▶ Task to complete
In the article on Chantel Wolfenden, who coached her at the Fairmead Swim Club?

▶ Reading passage
Chantel Wolfenden

Personal information
- Full name: Chantel Louise Wolfenden
- Nationality: Australia
- Born: 15 January 1986 (age 40) Lithgow, New South Wales

Medal record
Swimming
Representing Australia
Paralympic Games
| Gold medal – first place | 2004 Athens | Women's 400 m Freestyle S7 |
| Silver medal – second place | 2004 Athens | Women's 100 m Freestyle S7 |
| Bronze medal – third place | 2004 Athens | Women's 100 m Backstroke S7 |
| Bronze medal – third place | 2004 Athens | Women's 200 m Individual Medley SM7 |
| Bronze medal – third place | 2004 Athens | Women's 4x100 m Freestyle 34 pts |
| Bronze medal – third place | 2004 Athens | Women's 4x100 m Medley 34 pts |
IPC Swimming World Championships
| Gold medal – first place | 2002 Mar Del Plata | Women's 400 m Freestyle S7 |
| Silver medal – second place | 2002 Mar Del Plata | Women's 4x100 m Freestyle Relay 34 pts |
| Bronze medal – third place | 2002 Mar Del Plata | Women's 100 m Freestyle S7 |
| Bronze medal – third place | 2002 Mar Del Plata | Women's 100 m Backstroke S7 |

= Chantel Wolfenden =

Australian Paralympic swimmer

Chantel Louise Wolfenden, OAM (born 15 January 1986) is an Australian Paralympic swimmer. Born in the New South Wales town of Lithgow, she started to swim at the age of five as therapy for cerebral palsy. She underwent three operations to cut and lengthen her Achilles tendon.

She competed at the 2002 IPC Swimming World Championships in Mar Del Plata, Argentina winning a gold medal in the women's 400m Freestyle S7 and two silver medals in the women's 100m Backstroke and women's 100m Freestyle S7 events.

At the 2004 Athens Games, she won a gold medal in the Women's 400 m Freestyle S7 event, for which she received a Medal of the Order of Australia, a silver medal in the Women's 100 m Freestyle S7 event, and four bronze medals in the Women's 100 m Backstroke S7, Women's 200 m Individual Medley SM7, Women's 4 × 100 m Freestyle 34 pts and Women's 4 × 100 m Medley 34 pts events.

She swam for the Fairmead Swim Club in Bundaberg, Queensland and was coached by Paul Simms. Between 2002 and 2006, she was an Australian Institute of Sport Paralympic swimming scholarship holder. She was also a Queensland Academy of Sport scholarship holder.

▶ Input data
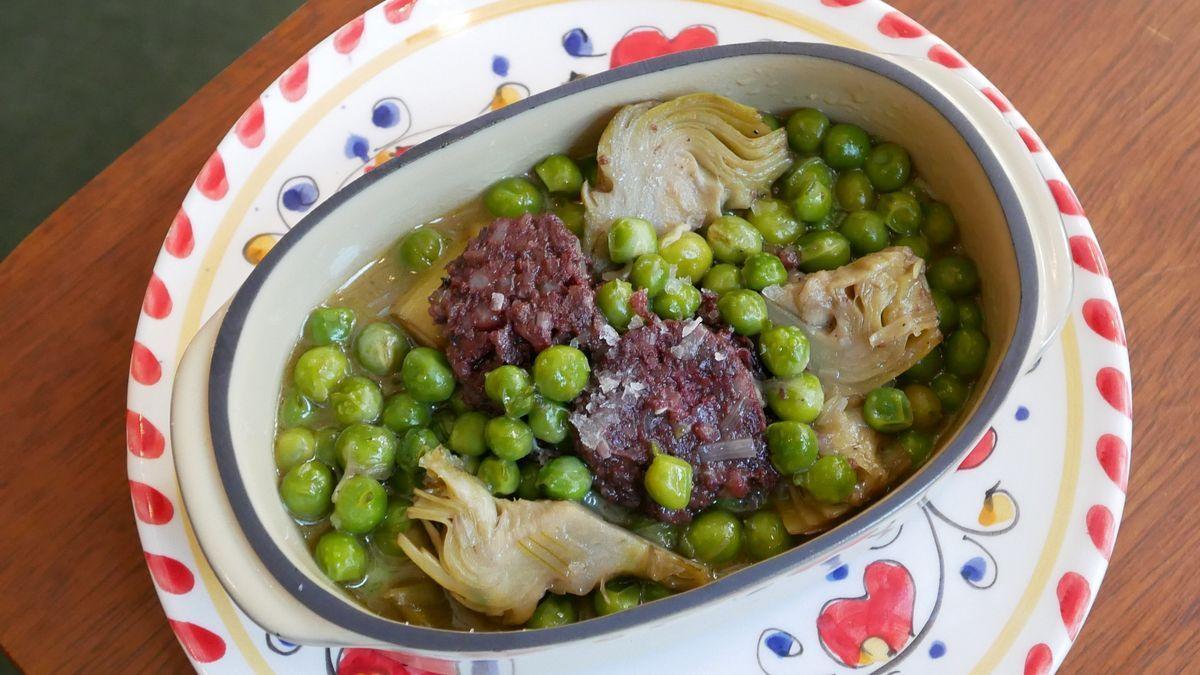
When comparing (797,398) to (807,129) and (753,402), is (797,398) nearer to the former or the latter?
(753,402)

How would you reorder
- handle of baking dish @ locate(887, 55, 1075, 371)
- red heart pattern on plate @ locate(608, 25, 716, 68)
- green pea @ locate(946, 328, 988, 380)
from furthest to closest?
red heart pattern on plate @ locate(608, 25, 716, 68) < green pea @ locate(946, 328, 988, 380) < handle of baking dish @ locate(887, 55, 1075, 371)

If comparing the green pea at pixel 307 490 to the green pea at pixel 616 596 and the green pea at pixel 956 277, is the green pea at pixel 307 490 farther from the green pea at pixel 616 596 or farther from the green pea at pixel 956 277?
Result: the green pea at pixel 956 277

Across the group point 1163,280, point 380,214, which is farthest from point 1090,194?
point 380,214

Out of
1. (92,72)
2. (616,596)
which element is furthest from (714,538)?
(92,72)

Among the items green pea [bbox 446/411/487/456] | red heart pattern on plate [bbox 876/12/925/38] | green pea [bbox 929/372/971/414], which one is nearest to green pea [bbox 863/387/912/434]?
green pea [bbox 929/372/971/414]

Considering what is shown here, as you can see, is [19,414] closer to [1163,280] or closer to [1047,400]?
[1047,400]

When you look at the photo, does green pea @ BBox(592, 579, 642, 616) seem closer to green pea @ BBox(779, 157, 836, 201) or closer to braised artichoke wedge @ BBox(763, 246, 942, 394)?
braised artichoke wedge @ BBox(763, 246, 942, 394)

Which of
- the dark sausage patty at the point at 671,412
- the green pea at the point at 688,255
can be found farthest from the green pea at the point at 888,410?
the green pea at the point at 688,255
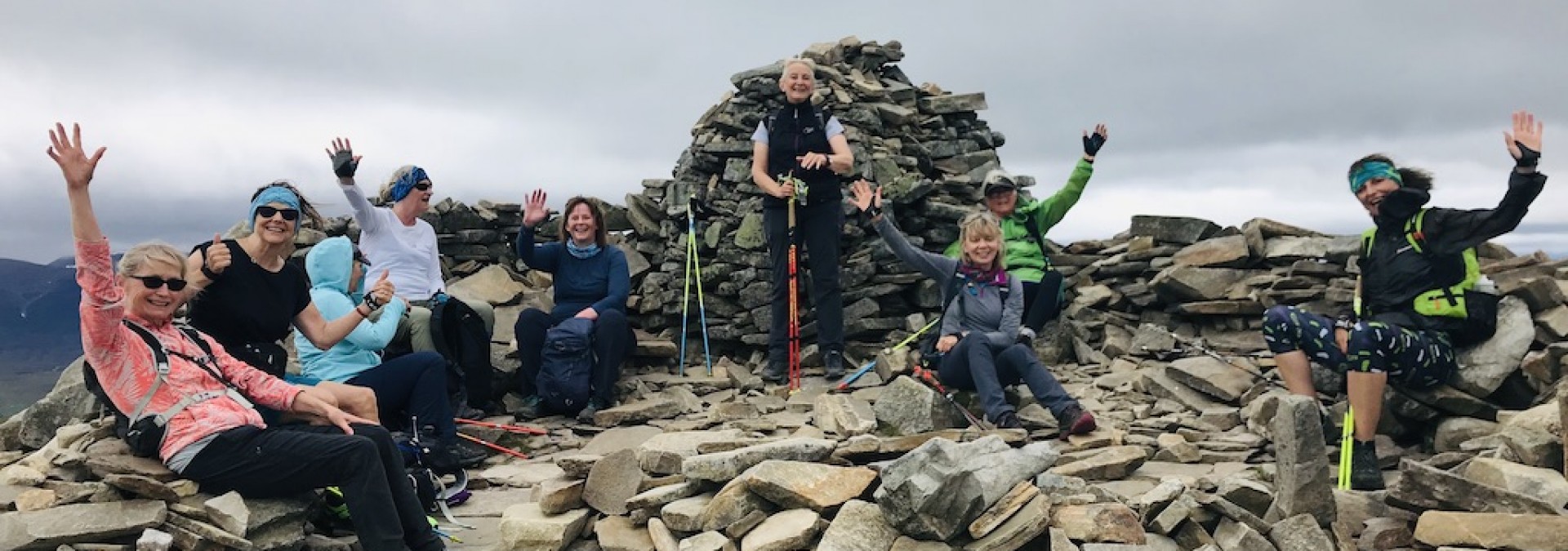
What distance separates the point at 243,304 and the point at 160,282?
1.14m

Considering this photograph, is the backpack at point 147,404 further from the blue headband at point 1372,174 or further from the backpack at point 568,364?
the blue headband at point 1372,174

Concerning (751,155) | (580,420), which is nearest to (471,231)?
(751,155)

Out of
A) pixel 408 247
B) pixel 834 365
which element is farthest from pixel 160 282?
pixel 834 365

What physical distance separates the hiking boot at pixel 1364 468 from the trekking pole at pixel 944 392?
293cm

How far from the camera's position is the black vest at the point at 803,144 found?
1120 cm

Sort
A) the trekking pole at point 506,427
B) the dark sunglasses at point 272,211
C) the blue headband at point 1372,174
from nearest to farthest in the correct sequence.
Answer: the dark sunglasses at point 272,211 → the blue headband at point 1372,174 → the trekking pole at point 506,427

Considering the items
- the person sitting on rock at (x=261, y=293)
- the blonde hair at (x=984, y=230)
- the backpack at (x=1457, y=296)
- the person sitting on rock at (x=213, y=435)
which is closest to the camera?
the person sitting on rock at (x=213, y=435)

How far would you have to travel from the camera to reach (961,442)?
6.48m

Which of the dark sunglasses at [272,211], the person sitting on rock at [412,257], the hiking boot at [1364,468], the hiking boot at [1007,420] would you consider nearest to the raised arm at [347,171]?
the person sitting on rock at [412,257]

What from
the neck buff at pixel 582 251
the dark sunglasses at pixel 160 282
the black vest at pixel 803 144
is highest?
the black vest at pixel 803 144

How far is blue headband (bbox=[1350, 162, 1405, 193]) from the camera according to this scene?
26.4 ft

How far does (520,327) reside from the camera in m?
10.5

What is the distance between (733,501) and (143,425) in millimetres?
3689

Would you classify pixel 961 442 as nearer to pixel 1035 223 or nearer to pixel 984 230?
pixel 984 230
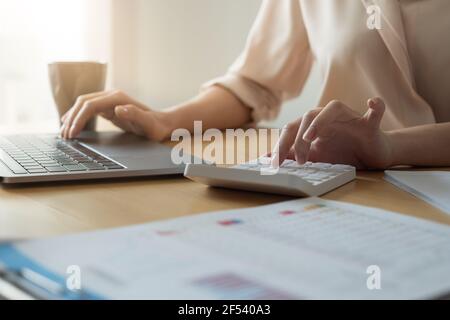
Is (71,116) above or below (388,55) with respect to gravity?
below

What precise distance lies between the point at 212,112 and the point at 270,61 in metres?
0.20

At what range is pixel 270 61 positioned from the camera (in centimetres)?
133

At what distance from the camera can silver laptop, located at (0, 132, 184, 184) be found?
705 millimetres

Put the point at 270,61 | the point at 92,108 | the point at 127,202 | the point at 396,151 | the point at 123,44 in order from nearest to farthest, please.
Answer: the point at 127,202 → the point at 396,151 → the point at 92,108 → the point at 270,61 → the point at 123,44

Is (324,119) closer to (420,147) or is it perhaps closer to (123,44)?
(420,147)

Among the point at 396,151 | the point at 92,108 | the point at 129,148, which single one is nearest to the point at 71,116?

▶ Task output
Paul Simms